Sabtu, 15 Juni 2013

Memori


Manusia pada akhirnya mampu melakukan setting ulang terhadap memorinya. Sejenis tombol delete yang tak akan menghilangkan memori akan cara-cara untuk melakukan hal-hal dasar seperti berjalan, berbicara, menari, tersenyum. Dengan alat ini, manusia mampu melenyapkan memori pahit yang ingin mereka lenyapkan, menghilangkan memori menyebalkan yang membuat mereka malu, menghilangkan seseorang atau sesuatu dari sudut memori mereka.

Tapi alat itu tidak dimiliki setiap orang, tidak pula dikomersilkan sebuah institusi, hanya seorang laki-laki yang memiliki alat itu dan baru laki-laki itu yang mampu mengoperasikannya dan laki-laki itu adalah orang yang menemukan alat itu, membuat alat itu dan tidak mau memberikan alat itu kepada siapapun, walaupun setiap investor yang datang menawarkan uang beratus-ratus miliar, atau bahkan mencapai angka triliun, menawarkan kenyamanan hidup selama ia bernapas, menawarkan fasilitas istimewa kepada dia dan keturunannya kelak, atau keluarganya.

Tapi laki-laki itu menolak, selalu menolak dengan jawaban yang sama.

“Apalah artinya uang. Saya tidak memiliki keluarga untuk membagi kesenangan memiliki uang sebanyak itu.”

Maka investor lain datang menawarkan seorang wanita, untuk dijadikan isteri bagi laki-laki itu. Wanita cantik dengan tubuhnya yang nyaris sempurna, siapapun laki-laki yang melihat perempuan itu pasti akan menoleh dan memilih untuk memandangi wajah wanita itu lamat-lamat, lama, penuh kekaguman. Tapi laki-laki itu kembali hanya tersenyum, ia memilih untuk menolak wanita itu dengan jawaban lain.

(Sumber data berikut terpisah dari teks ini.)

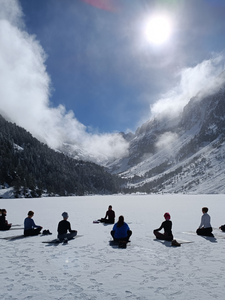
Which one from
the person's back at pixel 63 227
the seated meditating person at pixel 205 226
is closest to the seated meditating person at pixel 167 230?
the seated meditating person at pixel 205 226

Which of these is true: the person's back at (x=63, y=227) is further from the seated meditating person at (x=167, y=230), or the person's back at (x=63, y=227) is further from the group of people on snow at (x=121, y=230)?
the seated meditating person at (x=167, y=230)

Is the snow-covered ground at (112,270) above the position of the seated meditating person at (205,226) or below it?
below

“Bagaimana wanita secantik anda mau menikahi saya, bisa saja suatu hari nanti saya menciptakan benda menakjubkan lainnya dan seorang investor menawarkan wanita lain yang lebih cantik dari anda dan saya memilih melepaskan anda dan menikahi wanita itu, seterusnya-seterusnya.”

Wanita itu berbalik dengan wajah memerah dan berterimakasih, lalu meninggalkan laki-laki itu dan investor yang membawanya ke rumah laki-laki itu.

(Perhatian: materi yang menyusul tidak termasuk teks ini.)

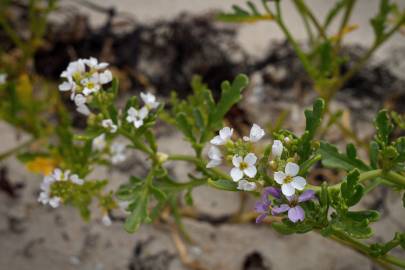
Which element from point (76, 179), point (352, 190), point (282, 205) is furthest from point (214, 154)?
point (76, 179)

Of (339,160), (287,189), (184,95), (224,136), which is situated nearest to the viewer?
(287,189)

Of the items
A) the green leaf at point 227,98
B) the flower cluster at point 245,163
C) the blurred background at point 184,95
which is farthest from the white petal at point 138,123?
the blurred background at point 184,95

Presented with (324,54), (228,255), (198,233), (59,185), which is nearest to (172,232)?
(198,233)

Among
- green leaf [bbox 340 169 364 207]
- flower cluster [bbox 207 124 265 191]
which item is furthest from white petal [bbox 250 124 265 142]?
green leaf [bbox 340 169 364 207]

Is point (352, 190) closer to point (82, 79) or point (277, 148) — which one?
point (277, 148)

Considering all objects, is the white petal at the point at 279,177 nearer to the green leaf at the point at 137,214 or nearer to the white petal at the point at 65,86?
the green leaf at the point at 137,214

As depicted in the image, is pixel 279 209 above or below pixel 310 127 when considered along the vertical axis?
below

Maka para investor menyerah. Tak ada yang kembali ke rumah laki-laki itu, sebuah rumah sederhana dengan sebuah kamar tidur, sebuah kamar mandi, sebuah dapur yang berantakan dan sebuah ruang keluarga kecil tempat sebuah televisi dan sofa panjang dan sebuah ruangan yang lebih luas dari ruangan manapun, berada di lonteng, tempat laki-laki itu tenggelam dalam setiap benda yang dibuatnya, atau lebih tepatnya tenggelam dalam satu-satunya benda yang telah berhasil diciptakannya.

Laki-laki itu tidak pernah mencoba alat itu sendiri, tapi ia telah meminta seorang tetangga untuk datang dan mencoba alat itu.  Seorang anak laki-laki yang mengalami Pyrophobia, laki-laki itu tahu kalau ketakutan anak itu terhadap api membuatnya diejek dan dikucilkan oleh teman-temannya, karena itu ia menawarkan pengujian yang pertama kali kepada anak itu terlebih setelah mengetahui bahwa kebakaran yang pernah menjebak anak itu di dalam kobaran api lah yang menyebabkan ketakutannya akan api.

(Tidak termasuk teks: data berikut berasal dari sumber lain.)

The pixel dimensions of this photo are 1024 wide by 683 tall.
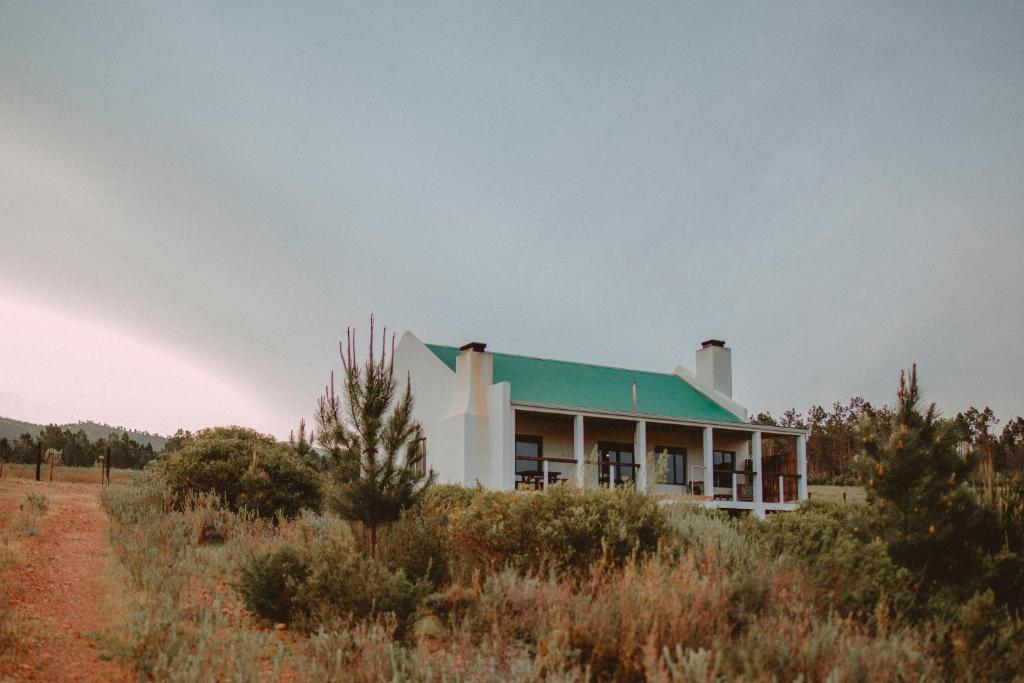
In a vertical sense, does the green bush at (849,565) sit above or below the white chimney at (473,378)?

Percobaan pertama itu berhasil, anak laki-laki itu tidak pernah memiliki ketakutan terhadap api, tak ada masalah baginya berdiri di samping ibunya ketika memasak, atau melihat ayahnya menyalakan kembang api untuk adik perempuannya. Hal itu membuat orangtua anak laki-laki itu heran dan bertanya kepada laki-laki itu, setelah mendapat penjelasan, berita segera tersebar ke setiap tempat.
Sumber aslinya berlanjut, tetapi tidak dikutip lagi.